Anyway, the Great Barrier Reef is in warm shallow water and simply chock full of stuff to ogle. There are almost 3000 separate coral reefs over 1700 miles of coast line running from New Guinea down past Brisbane. We headed out on a big catamaran for Michelmas Cay, a two-hour ride from Cairns. The catamaran runs on two inboard engines and carries about 140 people and a crew of 14 or so. It puts up a sail on most trips but the engines do most of the work. We are out there for four hours and snorkel on a lovely section of reef. Once the Ocean Spirit reaches its mooring and we can depart for shore in a tender or take a ride on a semi-submersible glass-walled boat.

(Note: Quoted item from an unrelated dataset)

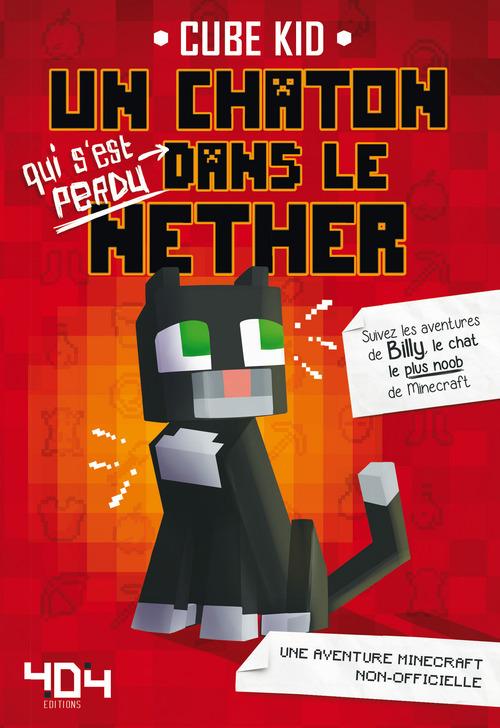 Un chaton (qui s'est perdu) dans le Nether T.1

The boat ride shows coral heads, lots of fish, and usually a Green Turtle or two. We hire on a marine biologist for the day. Dave O’Brien is very personable, charming, and great with people in the water. Once on shore (on the cay) you are in the middle of Sooty Tern and Brown Noddy colony numbering about 10,000. The people are restricted to a small section of beach and the birds are everywhere. There are also a few brown Boobies and Crested and Lesser Crested Terns on the coral island. We had a Bridled Tern and a few Ruddy Turnstones as well.
There are diving opportunities though snorkeling is really all you need to do. There are many acres of coral here with some sandy bottom. There are a hundred kinds of fish and perhaps 30 kinds of coral, both hard and soft. The key is coral sand and has some grasses. It is still growing and in the 3rd stage of development (sediment buildup, island appearance, low vegetation, shrubs and trees).

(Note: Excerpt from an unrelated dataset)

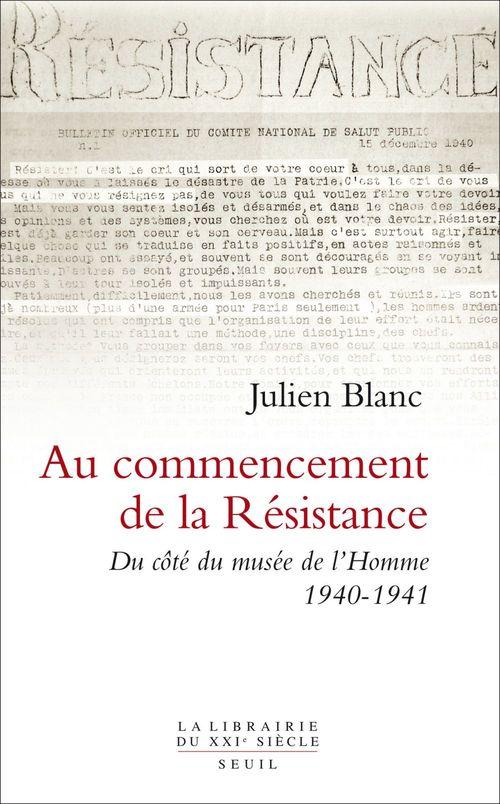 Au commencement de la résistance ; du côté du musée de l'Homme 1940-1941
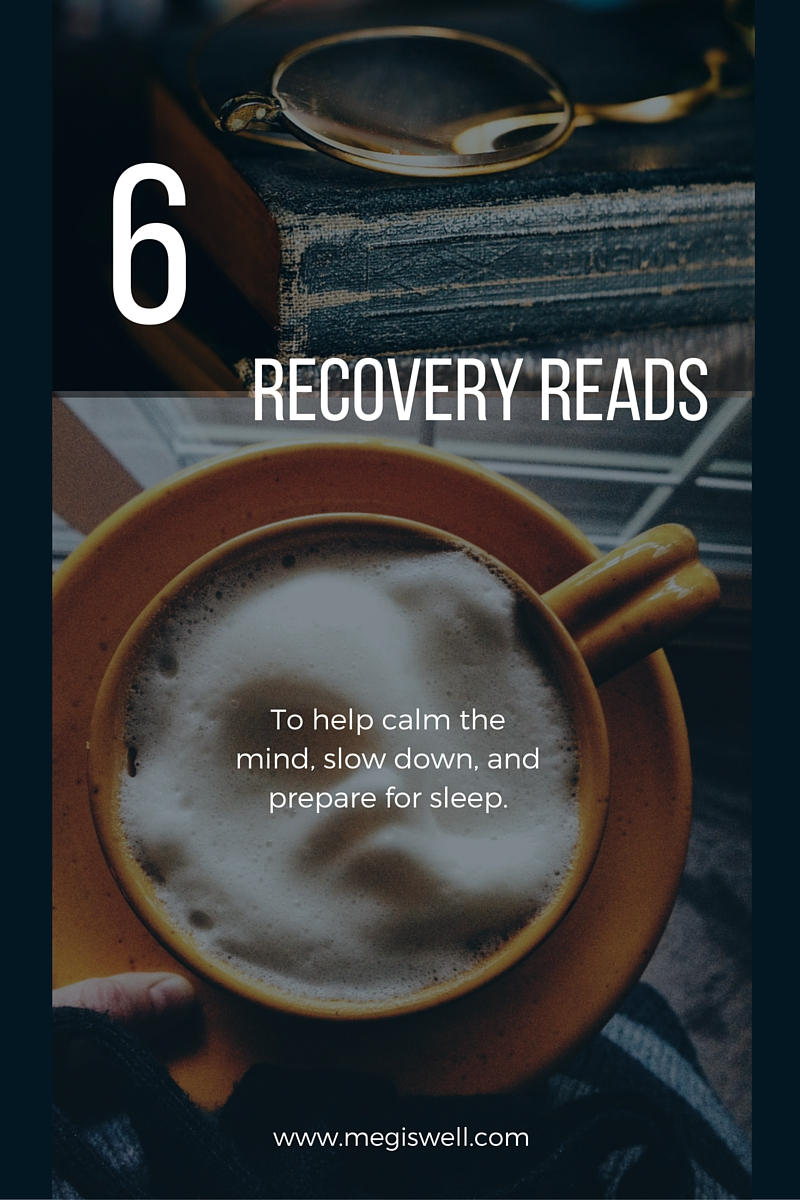 Recovery Reads to help calm the mind, slow down, and prepare for sleep. | www.megiswell.com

The coral is varied and nice, the fishes are spectacular, and the birds on shore are captivating – but the Giant Clams are the most amazing part of the reef. They boggle the mind. The one shown above is more than three feet from end to end and stands (?) almost 28 inches high. The siphon is easily large enough to insert your fist.

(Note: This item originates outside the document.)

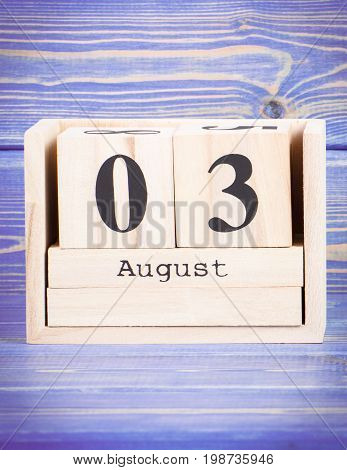 August 3Rd. Date Of 3 August On Wooden Cube Calendar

Cairns has a rainy spell in January, February and March. They can get hurricanes (monsoons) at that time and lots of rainfall. This year there has been rain off and on all through September and October. They are saying that Alice Springs and the Great red Center has also had rain. Maybe there will be some flowers and singing birds in the Outback.
The Tjapukai aborigines were the people of this forest and coastal area. They were rather well off as they had the ocean and rivers as well as forest from which to get food. There was no unified aboriginal culture either regionally or nationwide; there were about 260 languages throughout Australia and most groups have their own history and traditions. They were not united and from most records they were not very friendly toward each other. We went to the Tjapukai cultural center and had a history play, some dance and language shows, and a display of how to make and play a diidgeredoo and what tropical forest plants were edible or useable. It is a brief intro to a people who bear no resemblance to the aboriginals we see in Alice Springs. There is a difference in look, skin color, and attitude. It is a nice presentation and he group always seems to enjoy it.